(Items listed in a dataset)
^^^^^^^^^^^^^^^^
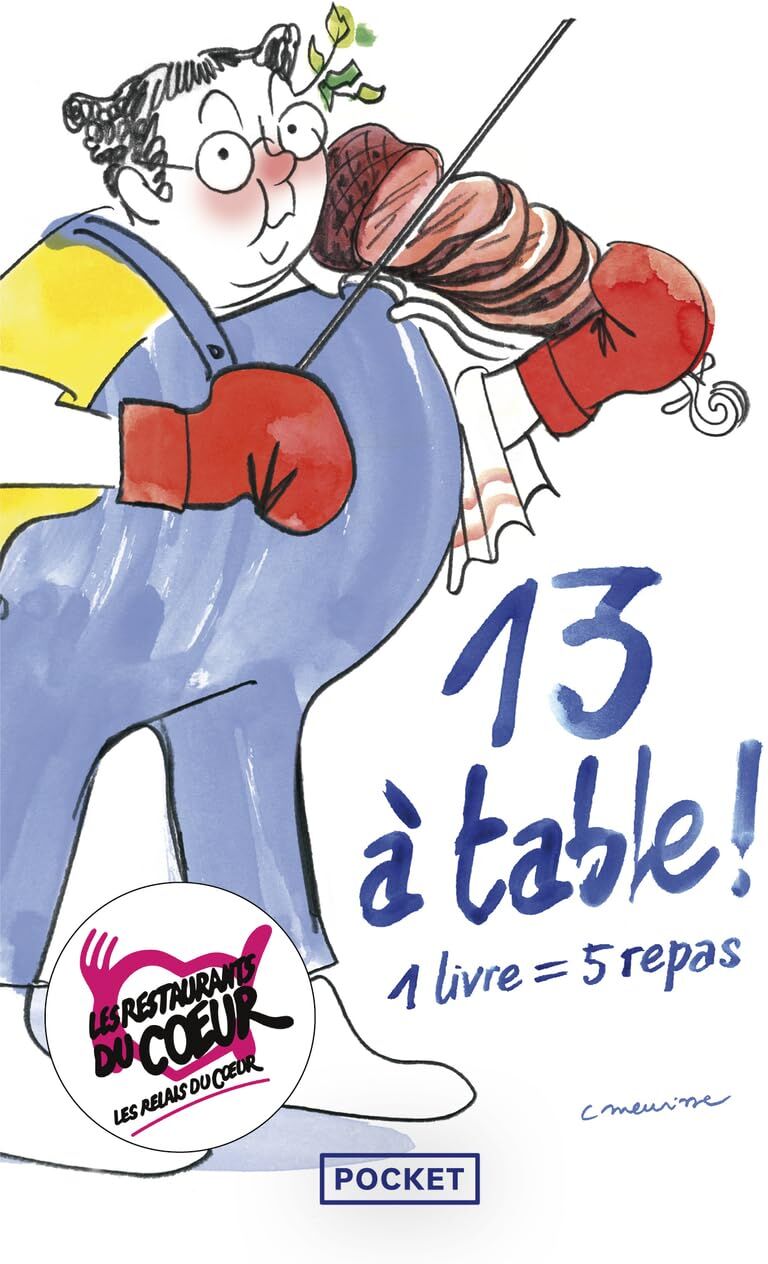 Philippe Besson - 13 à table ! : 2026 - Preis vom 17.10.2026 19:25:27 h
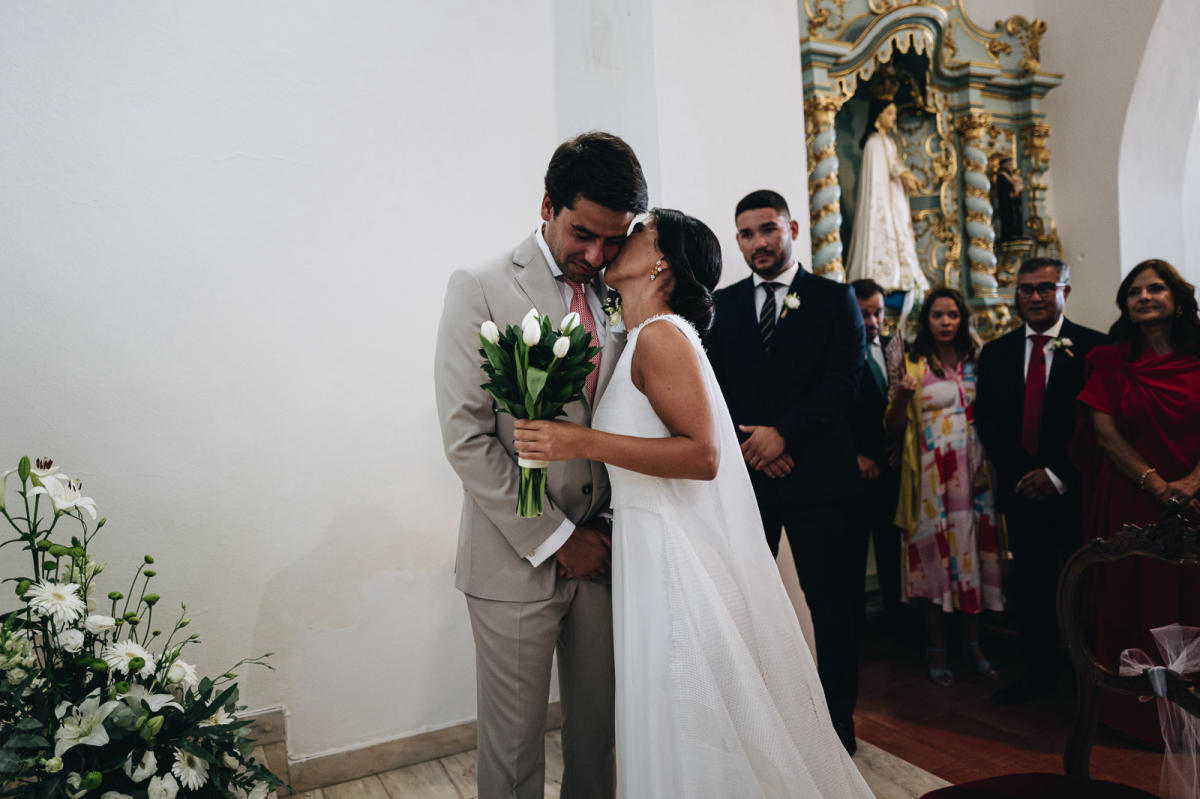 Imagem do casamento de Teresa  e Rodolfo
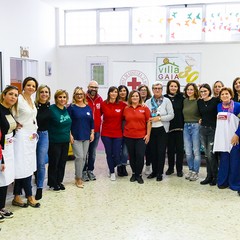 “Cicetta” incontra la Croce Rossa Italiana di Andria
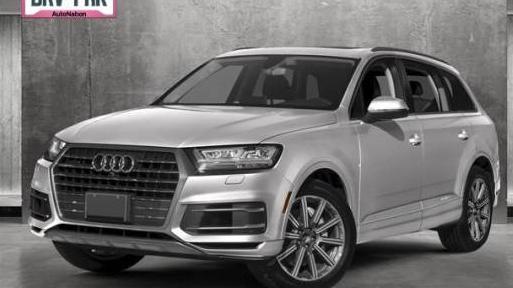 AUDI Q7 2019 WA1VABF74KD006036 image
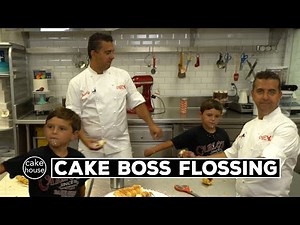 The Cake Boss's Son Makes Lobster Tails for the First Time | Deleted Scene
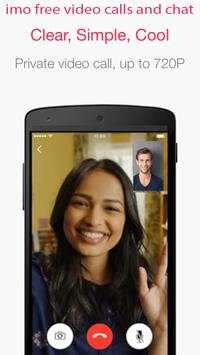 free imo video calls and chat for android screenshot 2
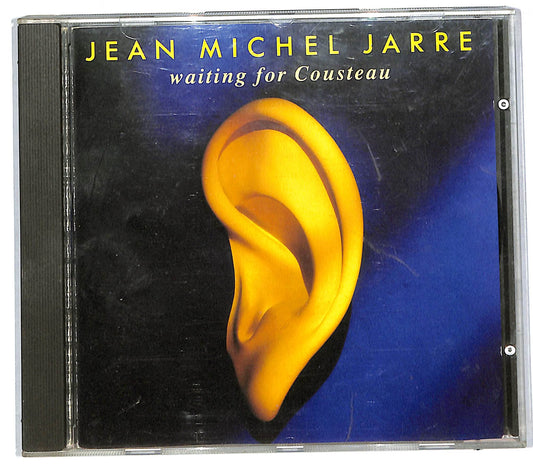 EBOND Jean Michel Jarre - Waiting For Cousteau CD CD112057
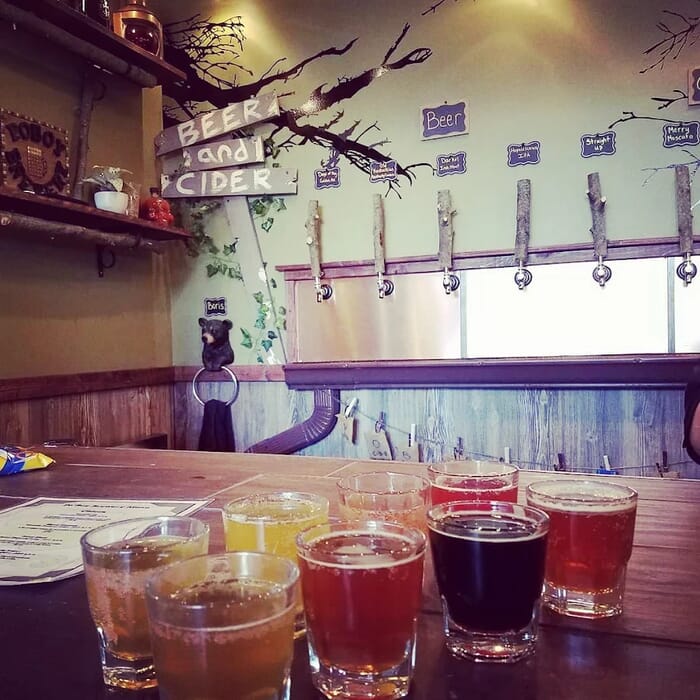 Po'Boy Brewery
^^^^^^^^^^^^^^^^
Required work
Print every row above character for character, leaving out the pictures and keeping only the text.

Task answer
 Philippe Besson - 13 à table ! : 2026 - Preis vom 17.10.2026 19:25:27 h
 Imagem do casamento de Teresa  e Rodolfo
 “Cicetta” incontra la Croce Rossa Italiana di Andria
 AUDI Q7 2019 WA1VABF74KD006036 image
 The Cake Boss's Son Makes Lobster Tails for the First Time | Deleted Scene
 free imo video calls and chat for android screenshot 2
 EBOND Jean Michel Jarre - Waiting For Cousteau CD CD112057
 Po'Boy Brewery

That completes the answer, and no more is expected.